Search code examples
rcategorieslookuplookup-tables

Create category based on keyword in R


I have a dataframe containing two columns: 1st column is the keyword and 2nd is the associated category.

keywords <- c("keyword1", "keyword2", "keyword3")
categories <- c("category1", "category2", "category3")

lookup_table <- data.frame(keywords, categories)

I would like that each time I have a new label, I check whether there is a category corresponding to it and if so, attach the category.
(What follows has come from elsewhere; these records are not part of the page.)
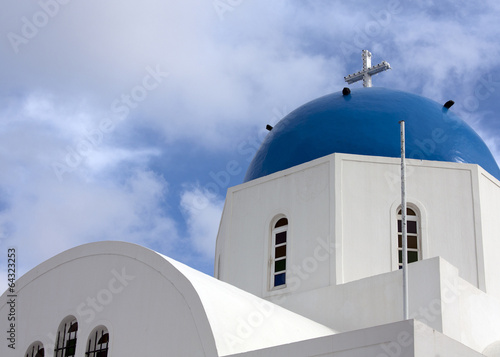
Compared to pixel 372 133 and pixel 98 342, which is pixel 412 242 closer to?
pixel 372 133

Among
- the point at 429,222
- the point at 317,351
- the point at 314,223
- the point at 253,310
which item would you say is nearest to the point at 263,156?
the point at 314,223

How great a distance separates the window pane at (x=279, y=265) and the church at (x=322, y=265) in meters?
0.02

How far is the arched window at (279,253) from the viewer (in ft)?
45.5

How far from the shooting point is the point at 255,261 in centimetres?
1429

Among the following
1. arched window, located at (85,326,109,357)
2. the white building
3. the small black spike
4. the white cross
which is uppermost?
the white cross

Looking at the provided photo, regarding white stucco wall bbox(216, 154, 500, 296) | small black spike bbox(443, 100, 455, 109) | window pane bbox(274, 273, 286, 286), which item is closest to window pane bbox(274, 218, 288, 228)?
white stucco wall bbox(216, 154, 500, 296)

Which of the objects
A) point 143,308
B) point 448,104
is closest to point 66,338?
point 143,308

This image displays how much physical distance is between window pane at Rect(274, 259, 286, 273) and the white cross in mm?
5753

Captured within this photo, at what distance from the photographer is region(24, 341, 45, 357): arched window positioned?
12.3 metres

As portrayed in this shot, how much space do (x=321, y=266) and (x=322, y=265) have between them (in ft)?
0.08

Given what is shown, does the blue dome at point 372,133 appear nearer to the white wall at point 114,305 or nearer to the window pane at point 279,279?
the window pane at point 279,279

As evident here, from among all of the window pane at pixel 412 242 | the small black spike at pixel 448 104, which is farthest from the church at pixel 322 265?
the small black spike at pixel 448 104

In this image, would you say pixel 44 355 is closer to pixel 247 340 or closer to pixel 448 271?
pixel 247 340

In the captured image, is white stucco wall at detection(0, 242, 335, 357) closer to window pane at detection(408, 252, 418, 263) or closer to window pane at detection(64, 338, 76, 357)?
window pane at detection(64, 338, 76, 357)
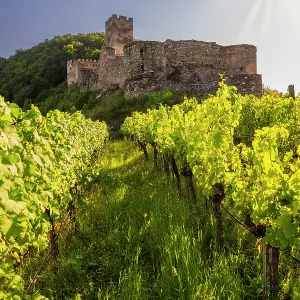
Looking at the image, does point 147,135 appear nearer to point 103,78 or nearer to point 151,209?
point 151,209

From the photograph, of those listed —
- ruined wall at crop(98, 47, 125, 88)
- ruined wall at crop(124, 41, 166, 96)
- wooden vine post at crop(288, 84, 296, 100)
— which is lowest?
wooden vine post at crop(288, 84, 296, 100)

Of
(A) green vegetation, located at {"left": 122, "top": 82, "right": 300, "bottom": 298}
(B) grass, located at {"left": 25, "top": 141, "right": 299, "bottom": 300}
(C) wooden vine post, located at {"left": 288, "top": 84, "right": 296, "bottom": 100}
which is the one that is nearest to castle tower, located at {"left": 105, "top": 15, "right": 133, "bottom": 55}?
(C) wooden vine post, located at {"left": 288, "top": 84, "right": 296, "bottom": 100}

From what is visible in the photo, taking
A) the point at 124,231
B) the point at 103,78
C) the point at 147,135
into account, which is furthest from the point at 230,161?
the point at 103,78

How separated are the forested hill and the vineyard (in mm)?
42848

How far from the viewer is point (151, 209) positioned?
21.3ft

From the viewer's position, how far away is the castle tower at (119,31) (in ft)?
128

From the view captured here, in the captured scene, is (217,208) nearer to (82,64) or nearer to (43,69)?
(82,64)


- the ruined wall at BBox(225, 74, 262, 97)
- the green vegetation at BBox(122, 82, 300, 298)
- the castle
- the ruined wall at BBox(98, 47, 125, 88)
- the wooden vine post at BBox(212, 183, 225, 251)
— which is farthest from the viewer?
the ruined wall at BBox(98, 47, 125, 88)

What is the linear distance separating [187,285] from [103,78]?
3220 centimetres

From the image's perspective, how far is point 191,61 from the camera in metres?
31.2

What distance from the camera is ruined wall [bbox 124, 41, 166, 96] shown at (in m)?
25.6

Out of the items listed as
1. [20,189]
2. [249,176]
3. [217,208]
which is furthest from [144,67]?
[20,189]

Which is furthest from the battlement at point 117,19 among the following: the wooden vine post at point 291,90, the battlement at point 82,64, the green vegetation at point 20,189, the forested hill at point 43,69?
the green vegetation at point 20,189

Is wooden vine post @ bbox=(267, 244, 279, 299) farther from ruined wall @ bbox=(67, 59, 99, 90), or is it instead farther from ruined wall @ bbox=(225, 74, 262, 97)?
ruined wall @ bbox=(67, 59, 99, 90)
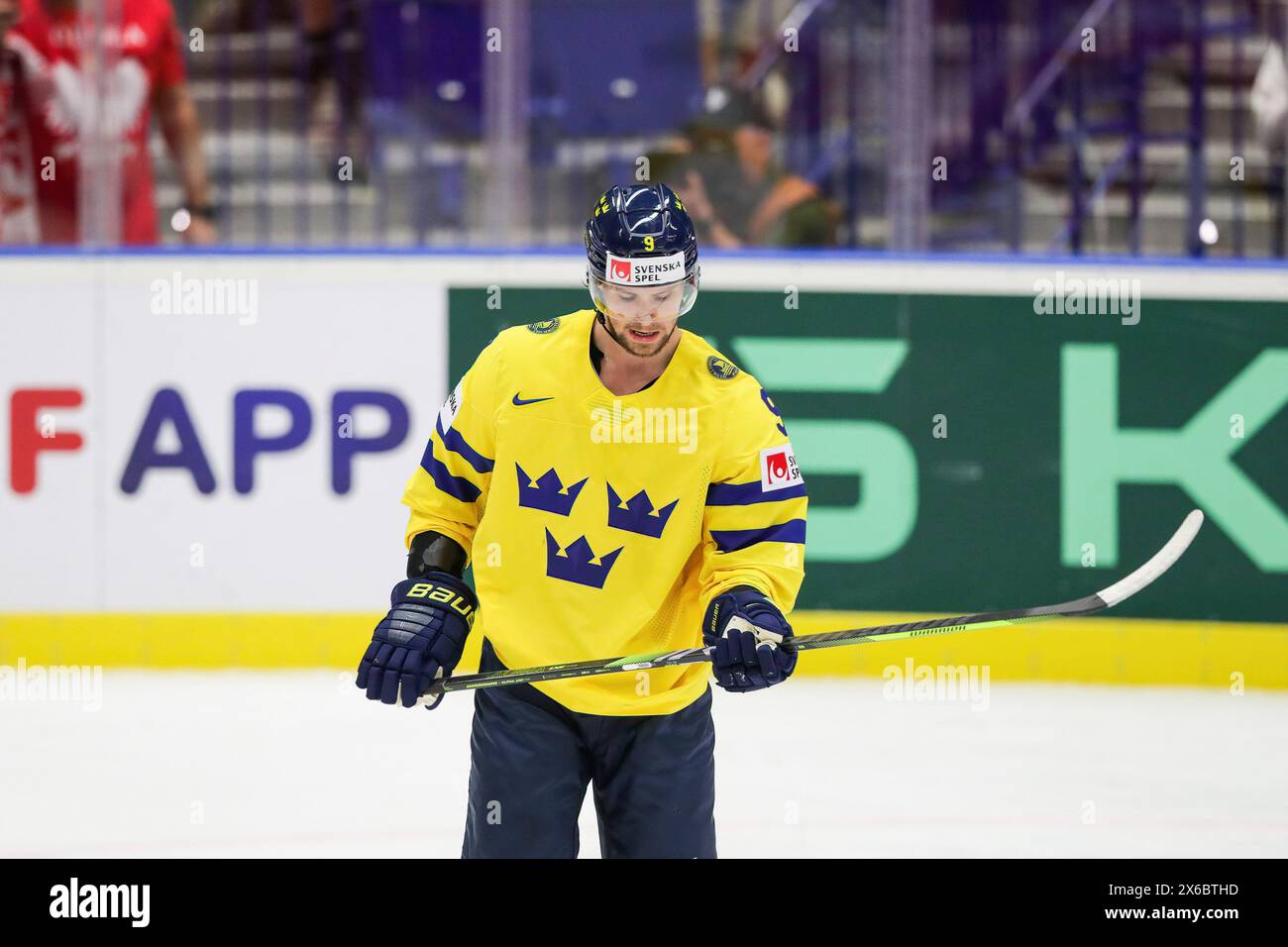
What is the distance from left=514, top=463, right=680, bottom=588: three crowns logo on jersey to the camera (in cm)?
286

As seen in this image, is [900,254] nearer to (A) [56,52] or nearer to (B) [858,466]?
(B) [858,466]

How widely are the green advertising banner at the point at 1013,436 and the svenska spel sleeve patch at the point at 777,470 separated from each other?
3.72 meters

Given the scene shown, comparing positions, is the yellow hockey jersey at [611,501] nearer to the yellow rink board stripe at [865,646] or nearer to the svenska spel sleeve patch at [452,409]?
the svenska spel sleeve patch at [452,409]

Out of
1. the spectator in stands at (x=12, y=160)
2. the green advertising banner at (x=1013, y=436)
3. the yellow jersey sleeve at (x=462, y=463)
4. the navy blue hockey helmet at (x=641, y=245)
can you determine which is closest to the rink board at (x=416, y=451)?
the green advertising banner at (x=1013, y=436)

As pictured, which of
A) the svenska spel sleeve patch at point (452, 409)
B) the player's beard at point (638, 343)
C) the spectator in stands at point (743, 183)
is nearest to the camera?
the player's beard at point (638, 343)

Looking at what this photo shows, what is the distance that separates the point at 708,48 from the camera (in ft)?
22.5

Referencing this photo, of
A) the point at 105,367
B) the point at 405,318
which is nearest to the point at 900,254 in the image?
the point at 405,318

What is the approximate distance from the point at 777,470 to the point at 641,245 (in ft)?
1.45

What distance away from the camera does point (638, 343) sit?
2.84m

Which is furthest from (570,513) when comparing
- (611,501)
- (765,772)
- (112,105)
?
(112,105)

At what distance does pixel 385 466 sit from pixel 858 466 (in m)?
1.82

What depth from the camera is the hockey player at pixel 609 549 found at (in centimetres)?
285

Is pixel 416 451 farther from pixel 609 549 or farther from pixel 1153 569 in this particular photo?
pixel 1153 569

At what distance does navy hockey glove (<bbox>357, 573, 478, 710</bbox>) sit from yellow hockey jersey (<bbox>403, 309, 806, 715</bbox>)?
0.07m
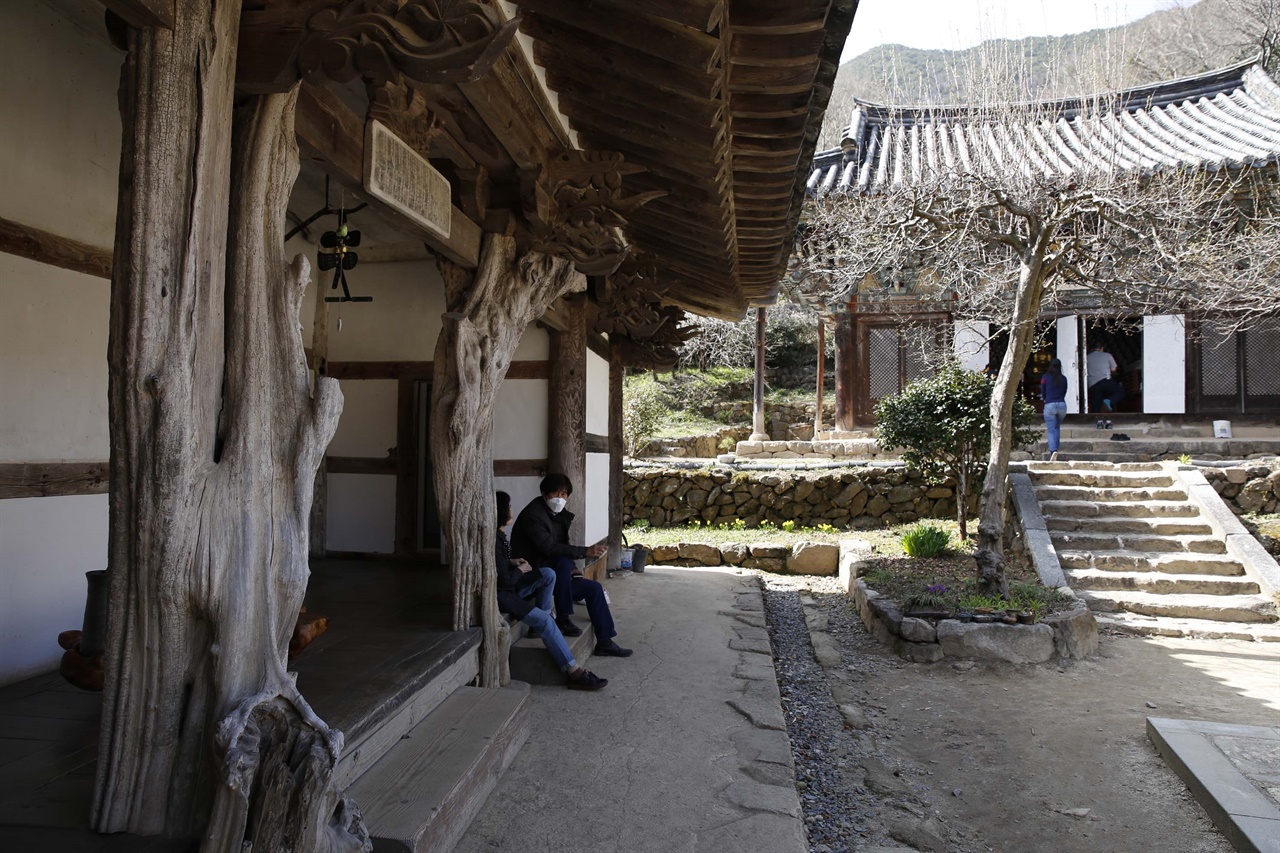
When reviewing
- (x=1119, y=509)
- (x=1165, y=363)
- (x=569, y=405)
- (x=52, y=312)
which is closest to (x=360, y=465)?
(x=569, y=405)

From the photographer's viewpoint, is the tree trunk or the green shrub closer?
the tree trunk

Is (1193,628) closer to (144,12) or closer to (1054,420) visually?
(1054,420)

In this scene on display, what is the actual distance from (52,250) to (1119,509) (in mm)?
10438

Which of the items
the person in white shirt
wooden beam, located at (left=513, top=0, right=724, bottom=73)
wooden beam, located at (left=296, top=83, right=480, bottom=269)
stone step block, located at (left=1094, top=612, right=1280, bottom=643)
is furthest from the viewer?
the person in white shirt

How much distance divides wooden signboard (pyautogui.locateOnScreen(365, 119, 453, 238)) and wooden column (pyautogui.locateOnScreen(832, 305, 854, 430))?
38.3 ft

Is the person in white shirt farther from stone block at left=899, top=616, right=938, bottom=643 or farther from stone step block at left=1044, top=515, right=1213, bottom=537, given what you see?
stone block at left=899, top=616, right=938, bottom=643

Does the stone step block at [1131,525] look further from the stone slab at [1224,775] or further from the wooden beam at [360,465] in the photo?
the wooden beam at [360,465]

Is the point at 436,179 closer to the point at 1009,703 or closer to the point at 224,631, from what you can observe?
the point at 224,631

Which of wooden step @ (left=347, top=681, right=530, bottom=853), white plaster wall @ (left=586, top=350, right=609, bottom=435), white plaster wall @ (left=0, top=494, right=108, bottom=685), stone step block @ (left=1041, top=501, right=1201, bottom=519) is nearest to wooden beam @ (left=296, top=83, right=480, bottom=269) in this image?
white plaster wall @ (left=0, top=494, right=108, bottom=685)

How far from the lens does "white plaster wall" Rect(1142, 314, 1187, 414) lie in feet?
42.9

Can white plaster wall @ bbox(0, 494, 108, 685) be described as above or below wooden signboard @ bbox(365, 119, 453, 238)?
below

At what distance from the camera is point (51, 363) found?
3236 mm

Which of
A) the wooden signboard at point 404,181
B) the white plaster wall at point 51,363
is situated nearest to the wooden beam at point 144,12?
the wooden signboard at point 404,181

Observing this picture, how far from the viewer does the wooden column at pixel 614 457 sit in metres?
7.93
So for the following example below, there would be the value 'category1' attached to the first row in a new column:

new_labels <- c("keyword1 qefjhqek", "hfaef", "fihiz")

Help much appreciated!


Solution

  • Here just use str_extract to get the relevant text and join the reference table.

    keywords <- c("keyword1", "keyword2", "keyword3")
    categories <- c("category1", "category2", "category3")
    
    lookup_table <- data.frame(keywords, categories)
    new_labels <- c("keyword1 qefjhqek", "hfaef", "fihiz")
    
    library(data.table)
    library(tidyverse)
    ref_tbl <- 
    # data.table(
    # For the AntoniosK's sugguestion, recommend dplyr-like function.
    tibble(
        keywords = keywords
        ,categories = categories
    )
    
    # as.data.table(
    # For the AntoniosK's sugguestion, recommend dplyr-like function.
    as_tibble(
        new_labels
        ) %>% 
        mutate(ref_key = str_extract(new_labels
                                     # ,'keyword[:digit:]'
                                     ,(
                                       keywords %>% 
                                         str_flatten('|')
                                       # regular expression
                                     )
                                     )) %>% 
        left_join(
             ref_tbl
             ,by=c('ref_key'='keywords')
        )
    #> # A tibble: 3 x 3
    #>   value             ref_key  categories
    #>   <chr>             <chr>    <chr>     
    #> 1 keyword1 qefjhqek keyword1 category1 
    #> 2 hfaef             <NA>     <NA>      
    #> 3 fihiz             <NA>     <NA>
    

    Created on 2018-11-10 by the reprex package (v0.2.1)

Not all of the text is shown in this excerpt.